= Girth (functional analysis) =

In functional analysis, the girth of a Banach space is the infimum of lengths of centrally symmetric simple closed curves in the unit sphere of the space. Equivalently, it is twice the infimum of distances between opposite points of the sphere, as measured within the sphere.

Every finite-dimensional Banach space has a pair of opposite points on the unit sphere that achieves the minimum distance, and a centrally symmetric simple closed curve that achieves the minimum length. However, such a curve may not always exist in infinite-dimensional spaces.

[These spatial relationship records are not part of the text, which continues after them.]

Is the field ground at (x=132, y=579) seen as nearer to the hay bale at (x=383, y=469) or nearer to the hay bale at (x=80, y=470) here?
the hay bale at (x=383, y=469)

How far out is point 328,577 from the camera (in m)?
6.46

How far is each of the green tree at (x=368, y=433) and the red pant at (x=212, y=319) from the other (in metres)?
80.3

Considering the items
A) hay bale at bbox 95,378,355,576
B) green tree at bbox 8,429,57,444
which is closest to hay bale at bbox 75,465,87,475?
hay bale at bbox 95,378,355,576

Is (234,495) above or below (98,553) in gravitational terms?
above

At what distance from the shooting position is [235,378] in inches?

The girth is always at least four, because the shortest path on the unit sphere between two opposite points cannot be shorter than the length-two line segment connecting them through the origin of the space. A Banach space for which it is exactly four is said to be flat. There exist flat Banach spaces of infinite dimension in which the girth is achieved by a minimum-length curve; an example is the space C[0,1] of continuous functions from the unit interval to the real numbers, with the sup norm. The unit sphere of such a space has the counterintuitive property that certain pairs of opposite points have the same distance within the sphere that they do in the whole space.

The girth is a continuous function on the Banach–Mazur compactum, a space whose points correspond to the normed vector spaces of a given dimension. The girth of the dual space of a normed vector space is always equal to the girth of the original space.